What motivates political and charitable donations? We plan to study this question by means of a survey experiment, exploiting the fact that in France both political and charitable donations benefit from income tax deductions, and we are in the midst of an electoral campaign.
In France, charitable and political giving can indeed benefit from a nonrefundable income tax credit equal to 66% of the gift (the gift can be deducted from the income tax up to a ceiling currently equal to 20% of taxable income). However, given the income tax credit is nonrefundable, this benefit does not apply to the households that do not pay personal income tax, which is more than 50% of the French population at the lower end of the income distribution. We plan to make use of this policy to study the determinants of political and charitable donations, especially the price of a donation, the salience and the understanding of the tax rebate policy, and the framing of matching.
To do so, we will run a randomized survey experiment. First, we will collect information on the socio-economic characteristics of the surveyed individuals, including information on their taxable income (to determine whether they are eligible to the nonrefundable income tax credit). We will then investigate:
- whether they are used to make political and/or charitable donations (by asking them whether they have done so during the past 12 months, and if so, the identity of the beneficiary and the amount of the donation),
- whether they are aware of the existence of the income tax credit mechanism, and
- whether they have already benefited from it (if eligible).

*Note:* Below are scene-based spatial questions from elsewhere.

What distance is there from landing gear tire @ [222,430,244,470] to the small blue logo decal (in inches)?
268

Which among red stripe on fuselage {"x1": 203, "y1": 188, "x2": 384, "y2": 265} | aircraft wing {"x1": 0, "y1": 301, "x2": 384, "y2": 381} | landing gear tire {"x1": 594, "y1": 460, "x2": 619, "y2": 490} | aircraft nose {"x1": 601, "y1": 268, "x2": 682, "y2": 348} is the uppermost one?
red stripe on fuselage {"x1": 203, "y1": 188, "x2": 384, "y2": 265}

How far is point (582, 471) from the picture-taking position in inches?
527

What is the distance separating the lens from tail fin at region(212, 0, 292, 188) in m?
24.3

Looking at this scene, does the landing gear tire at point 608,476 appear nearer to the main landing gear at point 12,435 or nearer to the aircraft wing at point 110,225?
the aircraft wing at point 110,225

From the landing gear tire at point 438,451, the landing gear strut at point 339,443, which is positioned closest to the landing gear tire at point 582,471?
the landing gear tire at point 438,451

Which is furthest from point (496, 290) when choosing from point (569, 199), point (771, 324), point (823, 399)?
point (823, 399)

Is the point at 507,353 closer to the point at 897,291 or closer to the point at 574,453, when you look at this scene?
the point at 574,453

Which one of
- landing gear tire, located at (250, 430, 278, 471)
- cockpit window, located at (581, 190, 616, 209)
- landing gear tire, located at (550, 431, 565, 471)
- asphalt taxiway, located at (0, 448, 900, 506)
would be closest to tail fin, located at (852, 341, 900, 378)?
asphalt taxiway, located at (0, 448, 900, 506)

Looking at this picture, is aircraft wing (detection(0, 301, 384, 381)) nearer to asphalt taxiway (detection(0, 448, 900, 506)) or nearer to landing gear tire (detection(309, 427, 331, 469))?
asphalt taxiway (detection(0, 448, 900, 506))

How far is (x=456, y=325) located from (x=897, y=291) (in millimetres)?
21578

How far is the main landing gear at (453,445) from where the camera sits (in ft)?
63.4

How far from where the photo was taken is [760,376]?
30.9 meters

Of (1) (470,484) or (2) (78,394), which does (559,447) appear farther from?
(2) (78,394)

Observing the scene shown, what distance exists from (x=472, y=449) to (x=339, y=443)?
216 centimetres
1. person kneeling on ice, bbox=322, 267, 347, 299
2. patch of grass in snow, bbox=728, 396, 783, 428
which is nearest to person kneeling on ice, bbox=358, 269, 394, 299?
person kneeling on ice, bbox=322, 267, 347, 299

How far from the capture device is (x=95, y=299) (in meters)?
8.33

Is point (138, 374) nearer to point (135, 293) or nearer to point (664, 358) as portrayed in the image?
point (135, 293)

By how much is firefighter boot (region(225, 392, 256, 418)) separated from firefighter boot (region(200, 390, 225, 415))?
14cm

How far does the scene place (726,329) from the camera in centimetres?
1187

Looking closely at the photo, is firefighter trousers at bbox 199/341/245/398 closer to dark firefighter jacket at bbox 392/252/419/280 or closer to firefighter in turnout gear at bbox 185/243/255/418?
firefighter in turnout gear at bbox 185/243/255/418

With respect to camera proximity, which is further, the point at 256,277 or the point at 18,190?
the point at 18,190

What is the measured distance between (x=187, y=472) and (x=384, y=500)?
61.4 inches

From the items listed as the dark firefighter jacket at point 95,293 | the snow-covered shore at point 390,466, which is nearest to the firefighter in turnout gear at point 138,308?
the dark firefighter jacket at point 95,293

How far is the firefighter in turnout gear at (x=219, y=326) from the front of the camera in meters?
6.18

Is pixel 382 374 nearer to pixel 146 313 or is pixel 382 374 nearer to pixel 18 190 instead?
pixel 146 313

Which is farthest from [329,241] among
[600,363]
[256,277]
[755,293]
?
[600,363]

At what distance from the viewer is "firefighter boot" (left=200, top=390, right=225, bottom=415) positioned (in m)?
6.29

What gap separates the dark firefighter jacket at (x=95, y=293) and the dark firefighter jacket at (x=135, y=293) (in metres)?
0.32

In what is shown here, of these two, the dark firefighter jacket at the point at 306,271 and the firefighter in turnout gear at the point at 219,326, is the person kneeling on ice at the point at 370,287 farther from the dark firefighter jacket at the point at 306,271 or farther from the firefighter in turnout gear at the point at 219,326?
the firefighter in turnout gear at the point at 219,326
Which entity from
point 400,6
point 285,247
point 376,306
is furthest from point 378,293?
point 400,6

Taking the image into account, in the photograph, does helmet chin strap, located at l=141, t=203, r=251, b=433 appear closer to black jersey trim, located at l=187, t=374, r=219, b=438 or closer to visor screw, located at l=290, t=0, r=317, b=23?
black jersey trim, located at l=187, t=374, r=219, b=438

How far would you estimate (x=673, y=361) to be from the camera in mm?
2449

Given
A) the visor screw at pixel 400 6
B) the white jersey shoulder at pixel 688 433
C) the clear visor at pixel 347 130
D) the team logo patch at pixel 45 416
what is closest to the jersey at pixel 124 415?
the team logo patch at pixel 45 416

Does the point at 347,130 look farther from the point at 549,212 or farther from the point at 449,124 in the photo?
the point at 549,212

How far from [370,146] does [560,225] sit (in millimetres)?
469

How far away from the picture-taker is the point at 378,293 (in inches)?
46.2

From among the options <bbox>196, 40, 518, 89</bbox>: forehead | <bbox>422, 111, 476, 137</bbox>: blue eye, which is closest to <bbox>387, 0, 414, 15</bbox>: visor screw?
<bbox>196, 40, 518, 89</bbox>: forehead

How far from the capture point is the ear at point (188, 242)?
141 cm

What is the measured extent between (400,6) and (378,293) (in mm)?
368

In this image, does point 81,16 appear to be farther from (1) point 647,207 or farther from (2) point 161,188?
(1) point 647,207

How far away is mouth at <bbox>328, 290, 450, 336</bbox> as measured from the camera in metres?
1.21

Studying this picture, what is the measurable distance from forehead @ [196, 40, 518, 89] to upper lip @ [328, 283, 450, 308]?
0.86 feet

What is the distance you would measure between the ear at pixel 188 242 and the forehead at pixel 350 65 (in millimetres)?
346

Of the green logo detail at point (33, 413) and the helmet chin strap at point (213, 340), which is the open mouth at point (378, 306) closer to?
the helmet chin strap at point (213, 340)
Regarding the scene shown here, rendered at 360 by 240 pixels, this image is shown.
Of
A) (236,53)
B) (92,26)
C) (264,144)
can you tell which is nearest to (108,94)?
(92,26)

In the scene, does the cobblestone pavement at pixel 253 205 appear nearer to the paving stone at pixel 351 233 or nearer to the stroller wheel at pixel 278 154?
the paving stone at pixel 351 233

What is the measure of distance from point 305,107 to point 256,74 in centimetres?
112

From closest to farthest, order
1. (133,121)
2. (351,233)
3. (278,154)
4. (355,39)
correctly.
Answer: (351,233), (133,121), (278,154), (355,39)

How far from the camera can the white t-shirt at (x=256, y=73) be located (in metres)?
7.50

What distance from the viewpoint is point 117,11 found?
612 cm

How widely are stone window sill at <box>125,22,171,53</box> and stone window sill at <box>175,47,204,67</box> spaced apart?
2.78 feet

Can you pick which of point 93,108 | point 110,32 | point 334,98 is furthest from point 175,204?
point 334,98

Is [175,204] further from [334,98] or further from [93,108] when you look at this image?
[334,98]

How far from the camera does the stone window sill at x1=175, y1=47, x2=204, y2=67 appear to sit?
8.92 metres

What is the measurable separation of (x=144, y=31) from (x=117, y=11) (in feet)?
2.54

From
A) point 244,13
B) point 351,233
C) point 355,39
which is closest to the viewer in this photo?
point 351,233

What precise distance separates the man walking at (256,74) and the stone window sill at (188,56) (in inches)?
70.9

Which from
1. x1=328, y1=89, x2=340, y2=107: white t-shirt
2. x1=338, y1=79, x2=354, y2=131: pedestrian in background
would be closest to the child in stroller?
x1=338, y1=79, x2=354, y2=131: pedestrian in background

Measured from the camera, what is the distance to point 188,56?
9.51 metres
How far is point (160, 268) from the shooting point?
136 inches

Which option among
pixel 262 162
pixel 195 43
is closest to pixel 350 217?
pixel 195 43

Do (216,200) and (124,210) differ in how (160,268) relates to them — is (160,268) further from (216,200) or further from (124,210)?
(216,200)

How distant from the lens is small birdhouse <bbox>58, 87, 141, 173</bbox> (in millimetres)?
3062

The experiment will take place before the 2022 legislative elections in France, a time at which the issue of political donations is particularly salient. It takes place as part of the CEVIPOF panel survey by IPSOS, to which we add our experiment. Baseline cha
For the survey experiment, we will first split the individuals into two different groups of similar size: one where we will investigate their willingness to give to political parties and/or campaigns ("political donations") and one where we will investigate their willingness to give to charitable organizations ("charitable donations").
We will first inform the participants of the existence of the nonrefundable income tax credit mechanism, and explain them how it works.
We will then split each of the two groups into 4 groups of same size : (i) the control group, (ii) treatment 1, (iii) treatment 2, and (iv) treatment 3. We will compare the willingness of surveyed individuals to donate
- Under the current policy (control group);
- If instead of a nonrefundable income tax credit, the tax policy was changed to an instantaneous tax rebate (treatment 1);
- If instead of a nonrefundable income tax credit, the policy was changed to a matching grant (in the spirit of the British "Gift Aid" system) (treatment 2);
- If instead of a nonrefundable income tax credit, the tax policy was revoked.